> [PAGE EXCERPT]:
⁂
I related to his talk on evolving products because I am in the mist of working on a project that is, what Ryan calls a “punctuation” of our product lifecycle. Every product we work on evolves. However they evolve differently for many reasons. Some iteratively evolve. Some reach a gradualism stasis,that is when a punctuation is necessary. When he said it, it was much better put 🙂

Ryan’s talk was round the toolset for doing punctuation. I like the word choice here, because people often talk about “innovation”. The idea of “innovating” can really take us off track because people have different ideas about what that means. Truly, when your design connects the business offering genuinely with the people you serve, you innovate on real value. We live and breath this at Liquidnet. However, Ryan was able to offer some new insights into how we can do that better.

This is the toolset he covered in his talk:

1. Restate the value
2. Tell the story
3. Atomize the feature
4. Tidy the seams

Sounds simple right? I know, he’s good. Then he breaks it apart what it all means.
⁂
> [RAW DATA]:
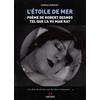 Gremese Editore L'etoile de mer. Poéme de Robert Desnos tel quel l'a vu Man Ray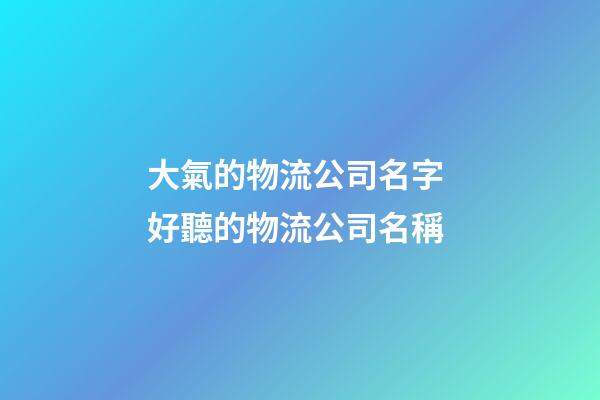 大氣的物流公司名字 好聽的物流公司名稱-第1張-公司起名-玄機派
⁂
> [EXERCISES]:
1. What toolset steps does the excerpt about Ryan's talk on product punctuation list? Give every one.
2. In the excerpt about Ryan's talk, reproduce word for word the part that opens with the words containing "This is the" and closes with "it all means.".

> [SET OF ANSWERS]:
1.
1. Restate the value
2. Tell the story
3. Atomize the feature
4. Tidy the seams

2.
This is the toolset he covered in his talk:

1. Restate the value
2. Tell the story
3. Atomize the feature
4. Tidy the seams

Sounds simple right? I know, he’s good. Then he breaks it apart what it all means.